EXERCISE BRIEF:
Recast the rows from the line containing "In what order" through the end of the rows as a numbered list, omitting any blank lines.

==== SUPPLIED MATERIAL

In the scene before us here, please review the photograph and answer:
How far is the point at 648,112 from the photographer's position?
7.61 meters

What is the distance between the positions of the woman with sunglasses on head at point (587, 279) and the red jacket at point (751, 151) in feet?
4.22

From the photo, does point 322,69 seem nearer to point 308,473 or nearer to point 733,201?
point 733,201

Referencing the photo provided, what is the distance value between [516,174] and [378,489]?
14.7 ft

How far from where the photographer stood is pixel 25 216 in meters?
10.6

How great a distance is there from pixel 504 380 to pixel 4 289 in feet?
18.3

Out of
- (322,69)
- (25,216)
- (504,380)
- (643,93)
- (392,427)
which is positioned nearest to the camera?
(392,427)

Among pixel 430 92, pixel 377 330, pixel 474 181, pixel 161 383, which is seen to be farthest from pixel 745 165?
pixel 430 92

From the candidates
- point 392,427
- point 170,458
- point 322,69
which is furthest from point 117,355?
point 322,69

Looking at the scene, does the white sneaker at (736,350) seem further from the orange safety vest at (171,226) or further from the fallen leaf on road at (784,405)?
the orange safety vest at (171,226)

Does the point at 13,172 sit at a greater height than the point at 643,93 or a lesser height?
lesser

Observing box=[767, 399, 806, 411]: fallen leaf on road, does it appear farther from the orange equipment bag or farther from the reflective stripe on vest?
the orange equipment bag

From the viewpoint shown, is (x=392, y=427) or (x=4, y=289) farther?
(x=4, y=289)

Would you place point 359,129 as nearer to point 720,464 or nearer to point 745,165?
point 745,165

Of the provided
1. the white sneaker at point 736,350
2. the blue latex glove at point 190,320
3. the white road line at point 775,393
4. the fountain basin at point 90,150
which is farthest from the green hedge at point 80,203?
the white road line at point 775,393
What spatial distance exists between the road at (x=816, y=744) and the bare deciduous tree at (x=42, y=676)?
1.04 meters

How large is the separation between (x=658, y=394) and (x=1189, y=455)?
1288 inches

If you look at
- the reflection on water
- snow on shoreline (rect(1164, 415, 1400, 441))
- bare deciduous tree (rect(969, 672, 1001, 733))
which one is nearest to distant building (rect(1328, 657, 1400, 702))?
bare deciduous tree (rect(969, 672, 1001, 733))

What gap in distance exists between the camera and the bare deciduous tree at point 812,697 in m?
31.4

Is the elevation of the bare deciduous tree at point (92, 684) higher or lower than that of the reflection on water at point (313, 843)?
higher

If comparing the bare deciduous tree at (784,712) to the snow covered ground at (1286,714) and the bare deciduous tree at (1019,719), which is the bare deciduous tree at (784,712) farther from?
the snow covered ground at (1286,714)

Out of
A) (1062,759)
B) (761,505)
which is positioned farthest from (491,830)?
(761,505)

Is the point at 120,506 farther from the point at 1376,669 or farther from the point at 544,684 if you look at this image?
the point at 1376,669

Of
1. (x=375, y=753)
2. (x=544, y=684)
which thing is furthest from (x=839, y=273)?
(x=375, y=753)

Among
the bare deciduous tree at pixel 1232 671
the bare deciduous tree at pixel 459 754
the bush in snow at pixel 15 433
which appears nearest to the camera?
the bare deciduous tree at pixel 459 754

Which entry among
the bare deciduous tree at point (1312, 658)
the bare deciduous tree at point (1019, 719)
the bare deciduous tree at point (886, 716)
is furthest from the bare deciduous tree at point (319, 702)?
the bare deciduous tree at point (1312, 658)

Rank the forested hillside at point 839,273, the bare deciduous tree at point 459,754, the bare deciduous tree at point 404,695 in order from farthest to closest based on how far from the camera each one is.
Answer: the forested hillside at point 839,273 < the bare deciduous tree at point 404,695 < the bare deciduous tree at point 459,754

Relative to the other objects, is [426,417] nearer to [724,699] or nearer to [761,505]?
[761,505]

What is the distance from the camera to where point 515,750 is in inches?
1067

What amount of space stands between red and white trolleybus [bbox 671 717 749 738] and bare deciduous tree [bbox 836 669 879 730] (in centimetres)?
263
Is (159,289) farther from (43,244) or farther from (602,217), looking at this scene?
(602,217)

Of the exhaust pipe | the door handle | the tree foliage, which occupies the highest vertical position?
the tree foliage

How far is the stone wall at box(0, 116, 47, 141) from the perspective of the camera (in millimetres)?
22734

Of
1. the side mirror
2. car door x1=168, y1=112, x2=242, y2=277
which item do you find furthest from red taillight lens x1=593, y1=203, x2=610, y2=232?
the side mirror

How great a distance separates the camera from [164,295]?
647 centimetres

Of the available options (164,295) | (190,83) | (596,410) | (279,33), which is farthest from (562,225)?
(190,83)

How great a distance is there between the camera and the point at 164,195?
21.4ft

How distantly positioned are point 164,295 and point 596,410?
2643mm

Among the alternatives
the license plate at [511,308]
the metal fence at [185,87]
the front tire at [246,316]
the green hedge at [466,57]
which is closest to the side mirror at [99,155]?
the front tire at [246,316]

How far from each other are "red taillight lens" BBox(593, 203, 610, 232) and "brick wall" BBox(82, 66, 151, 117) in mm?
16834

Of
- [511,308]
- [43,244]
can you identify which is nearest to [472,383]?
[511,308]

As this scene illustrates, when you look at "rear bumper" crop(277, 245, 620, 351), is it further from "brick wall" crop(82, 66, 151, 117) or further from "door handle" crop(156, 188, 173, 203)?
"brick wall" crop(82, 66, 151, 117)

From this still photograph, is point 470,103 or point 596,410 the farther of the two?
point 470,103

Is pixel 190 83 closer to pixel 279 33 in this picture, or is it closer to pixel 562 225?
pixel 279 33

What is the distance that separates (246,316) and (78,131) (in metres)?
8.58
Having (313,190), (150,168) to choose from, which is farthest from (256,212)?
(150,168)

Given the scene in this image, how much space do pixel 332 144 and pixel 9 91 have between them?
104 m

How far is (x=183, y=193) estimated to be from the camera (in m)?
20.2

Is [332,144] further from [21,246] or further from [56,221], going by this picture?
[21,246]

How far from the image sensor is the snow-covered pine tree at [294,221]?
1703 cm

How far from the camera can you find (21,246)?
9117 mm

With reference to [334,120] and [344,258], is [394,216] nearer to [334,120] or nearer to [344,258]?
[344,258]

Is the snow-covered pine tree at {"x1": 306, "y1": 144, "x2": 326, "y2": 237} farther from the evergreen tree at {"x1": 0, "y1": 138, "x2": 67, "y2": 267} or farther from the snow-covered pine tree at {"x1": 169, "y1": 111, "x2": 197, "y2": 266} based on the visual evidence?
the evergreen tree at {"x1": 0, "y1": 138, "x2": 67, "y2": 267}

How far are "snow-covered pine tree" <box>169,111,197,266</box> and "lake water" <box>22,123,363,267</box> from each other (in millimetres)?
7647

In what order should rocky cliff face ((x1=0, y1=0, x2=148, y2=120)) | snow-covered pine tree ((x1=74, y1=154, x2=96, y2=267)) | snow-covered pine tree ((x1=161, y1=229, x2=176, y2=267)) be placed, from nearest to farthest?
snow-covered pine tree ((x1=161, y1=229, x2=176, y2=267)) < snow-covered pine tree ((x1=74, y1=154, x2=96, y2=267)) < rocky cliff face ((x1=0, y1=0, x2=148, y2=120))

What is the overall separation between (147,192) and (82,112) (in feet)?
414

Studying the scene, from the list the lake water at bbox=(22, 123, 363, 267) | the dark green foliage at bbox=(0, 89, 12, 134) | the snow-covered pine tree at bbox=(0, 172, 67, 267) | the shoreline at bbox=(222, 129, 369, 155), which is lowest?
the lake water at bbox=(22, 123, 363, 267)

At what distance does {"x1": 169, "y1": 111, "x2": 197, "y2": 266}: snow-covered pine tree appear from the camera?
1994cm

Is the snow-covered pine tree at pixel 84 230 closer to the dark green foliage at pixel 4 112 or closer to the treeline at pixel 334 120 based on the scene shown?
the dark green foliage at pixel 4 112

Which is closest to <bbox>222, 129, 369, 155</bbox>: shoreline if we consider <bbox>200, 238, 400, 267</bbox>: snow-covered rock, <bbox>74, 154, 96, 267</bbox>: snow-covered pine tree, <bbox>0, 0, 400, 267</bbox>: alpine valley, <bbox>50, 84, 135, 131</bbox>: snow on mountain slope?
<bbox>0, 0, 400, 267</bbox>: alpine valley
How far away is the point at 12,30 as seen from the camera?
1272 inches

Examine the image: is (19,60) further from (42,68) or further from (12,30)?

========

WRITTEN ANSWER:
1. In what order should rocky cliff face ((x1=0, y1=0, x2=148, y2=120)) | snow-covered pine tree ((x1=74, y1=154, x2=96, y2=267)) | snow-covered pine tree ((x1=161, y1=229, x2=176, y2=267)) be placed, from nearest to farthest?
2. snow-covered pine tree ((x1=161, y1=229, x2=176, y2=267)) < snow-covered pine tree ((x1=74, y1=154, x2=96, y2=267)) < rocky cliff face ((x1=0, y1=0, x2=148, y2=120))
3. What is the overall separation between (147,192) and (82,112) (in feet)?
4. 414
5. Studying the scene, from the list the lake water at bbox=(22, 123, 363, 267) | the dark green foliage at bbox=(0, 89, 12, 134) | the snow-covered pine tree at bbox=(0, 172, 67, 267) | the shoreline at bbox=(222, 129, 369, 155), which is lowest?
6. the lake water at bbox=(22, 123, 363, 267)
7. At what distance does {"x1": 169, "y1": 111, "x2": 197, "y2": 266}: snow-covered pine tree appear from the camera?
8. 1994cm
9. Is the snow-covered pine tree at pixel 84 230 closer to the dark green foliage at pixel 4 112 or closer to the treeline at pixel 334 120 based on the scene shown?
10. the dark green foliage at pixel 4 112
11. Which is closest to <bbox>222, 129, 369, 155</bbox>: shoreline if we consider <bbox>200, 238, 400, 267</bbox>: snow-covered rock, <bbox>74, 154, 96, 267</bbox>: snow-covered pine tree, <bbox>0, 0, 400, 267</bbox>: alpine valley, <bbox>50, 84, 135, 131</bbox>: snow on mountain slope?
12. <bbox>0, 0, 400, 267</bbox>: alpine valley
13. How far away is the point at 12,30 as seen from the camera?
14. 1272 inches
15. Examine the image: is (19,60) further from (42,68) or further from (12,30)?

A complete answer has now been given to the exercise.